- SHORT PROBLEM A:
According to the climate book review, by what year does the best-case scenario bring the world's net carbon emissions to zero?

In an interesting narrative gambit, physicist and engineer Fiekowsky, who writes his nonfiction debut with Douglis, invites readers to imagine the future of Earth under what current-day climate specialists routinely refer to as the best-case scenario: Humanity comes together to bring the world’s net carbon emissions to zero by 2050. As Fiekowsky points out, this would still result in a nightmare world of barren (and menacingly rising) oceans and many millions of “climate refugees” fleeing their native countries—because even if carbon-zero initiatives succeed, they’ll only halt carbon emissions at what are already historically high, lethal levels. “Will humanity long survive on a planet where the climate patterns that all living things have relied on for 12,000 years have been permanently changed; where the last of the large fish and wild animals are on a path to extinction; and where human activity has taken over nearly all the land needed for diverse ecosystems?” Regardless of whether such survival is possible, Fiekowsky has an alternate solution: replace “climate action” with “climate restoration,” which has as its goal the reduction of carbon dioxide in Earth’s atmosphere to preindustrial levels. The author discusses tactics like using “marine permaculture” (vast seaweed farms), shunting CO2 to the infinite sink of the oceans, and something he calls enhanced atmospheric methane oxidation, which would involve “dispersing a very fine mist (aerosol) of iron chloride into the lower atmosphere to augment what forms naturally over the ocean.”

- SHORT PROBLEM B:
Turn the records into a numbered list, starting with the line that contains "Is the position" and going on through the end of the records. Leave out blank lines and the pictures.

- ENTRIES PROVIDED:
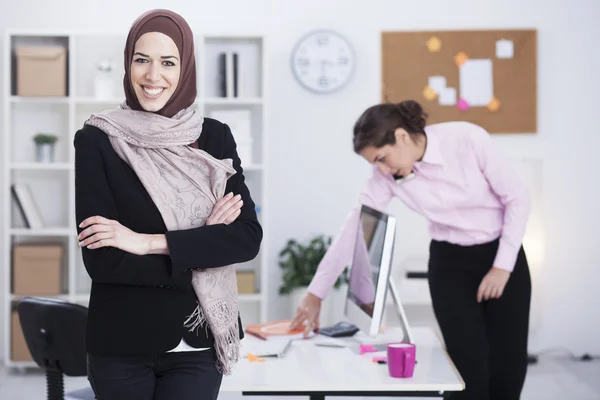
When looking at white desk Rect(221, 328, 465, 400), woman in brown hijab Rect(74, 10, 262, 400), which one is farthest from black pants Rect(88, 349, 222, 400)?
white desk Rect(221, 328, 465, 400)

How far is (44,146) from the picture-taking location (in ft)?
15.8

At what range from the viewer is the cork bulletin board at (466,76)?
505 centimetres

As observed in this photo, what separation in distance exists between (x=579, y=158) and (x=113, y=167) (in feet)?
13.4

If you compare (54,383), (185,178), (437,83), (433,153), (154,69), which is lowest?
(54,383)

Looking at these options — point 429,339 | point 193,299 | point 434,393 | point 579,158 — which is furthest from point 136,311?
point 579,158

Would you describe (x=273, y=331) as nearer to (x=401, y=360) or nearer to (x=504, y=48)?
(x=401, y=360)

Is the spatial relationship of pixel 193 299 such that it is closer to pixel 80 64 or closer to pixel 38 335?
pixel 38 335

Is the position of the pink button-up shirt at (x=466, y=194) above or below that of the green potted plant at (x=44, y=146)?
below

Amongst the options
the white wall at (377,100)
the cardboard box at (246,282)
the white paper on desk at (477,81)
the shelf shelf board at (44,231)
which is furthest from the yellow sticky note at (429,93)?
the shelf shelf board at (44,231)

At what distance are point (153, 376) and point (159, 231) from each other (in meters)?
0.29

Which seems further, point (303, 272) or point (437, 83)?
point (437, 83)

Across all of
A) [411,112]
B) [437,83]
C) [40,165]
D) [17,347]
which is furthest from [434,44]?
[17,347]

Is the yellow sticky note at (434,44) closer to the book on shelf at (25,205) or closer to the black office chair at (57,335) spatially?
the book on shelf at (25,205)

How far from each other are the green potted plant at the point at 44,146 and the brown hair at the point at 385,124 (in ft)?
9.02
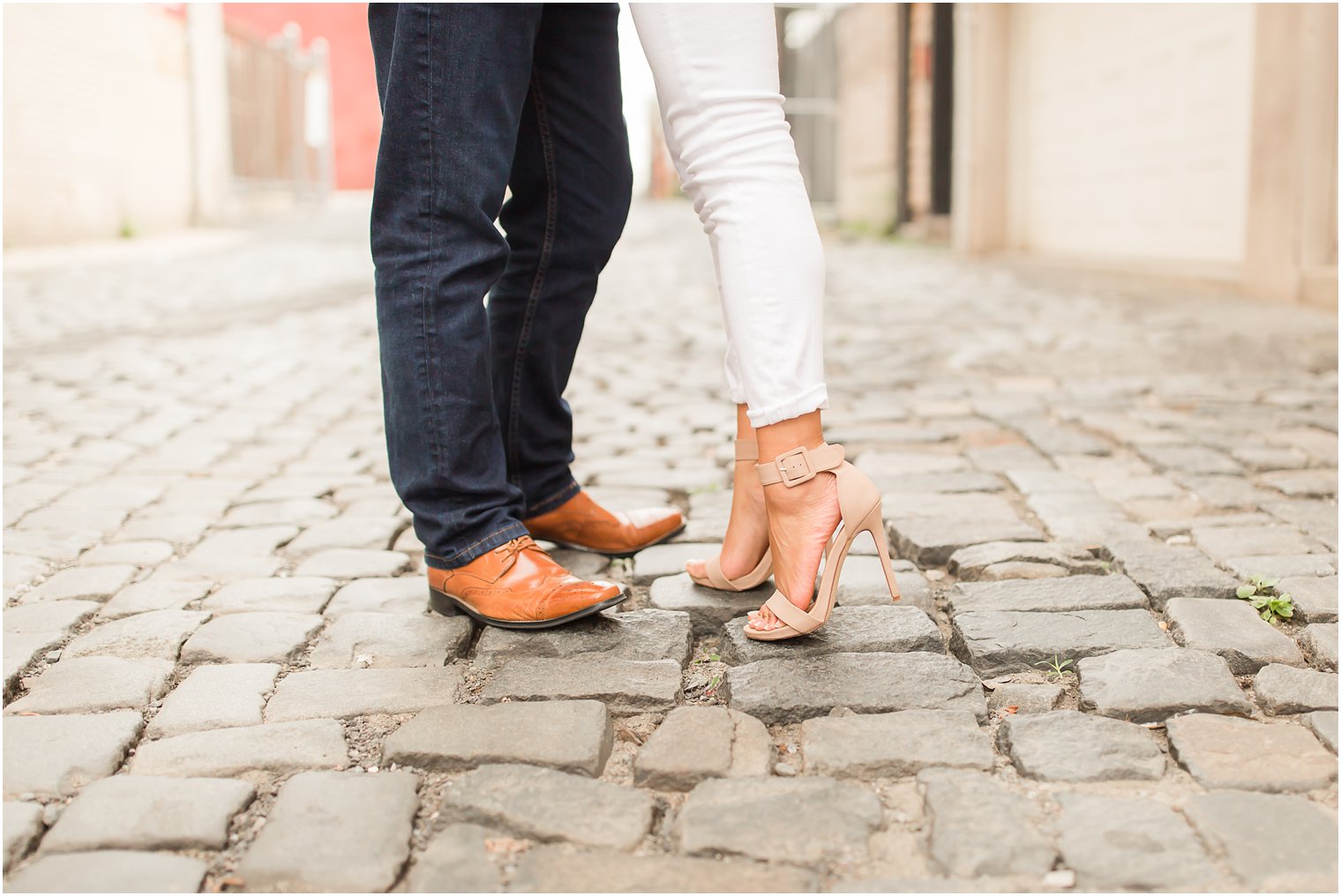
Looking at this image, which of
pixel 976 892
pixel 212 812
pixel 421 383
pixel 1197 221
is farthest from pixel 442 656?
pixel 1197 221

- CORRECT RESPONSE A:
2050

- CORRECT RESPONSE B:
1. Is the position of the pink button-up shirt at (x=466, y=194) above or below that of the green potted plant at (x=44, y=146)?
2. below
3. Amongst the options
4. the white wall at (377,100)
5. the cardboard box at (246,282)
6. the white paper on desk at (477,81)
7. the shelf shelf board at (44,231)
8. which is furthest from the yellow sticky note at (429,93)?
9. the shelf shelf board at (44,231)
10. At what distance are point (153, 376) and point (159, 231) from each other (in meters)?
11. 0.29
12. Which seems further, point (303, 272) or point (437, 83)?
13. point (437, 83)
14. Across all of
15. A) [411,112]
16. B) [437,83]
17. C) [40,165]
18. D) [17,347]
19. which is furthest from [434,44]?
20. [17,347]
21. Is the yellow sticky note at (434,44) closer to the book on shelf at (25,205) or closer to the black office chair at (57,335) spatially?
22. the book on shelf at (25,205)
23. How far from each other are the green potted plant at the point at 44,146 and the brown hair at the point at 385,124 (in ft)?
24. 9.02
25. Looking at this image, which of
26. pixel 976 892
27. pixel 212 812
28. pixel 421 383
29. pixel 1197 221
30. is farthest from pixel 442 656?
31. pixel 1197 221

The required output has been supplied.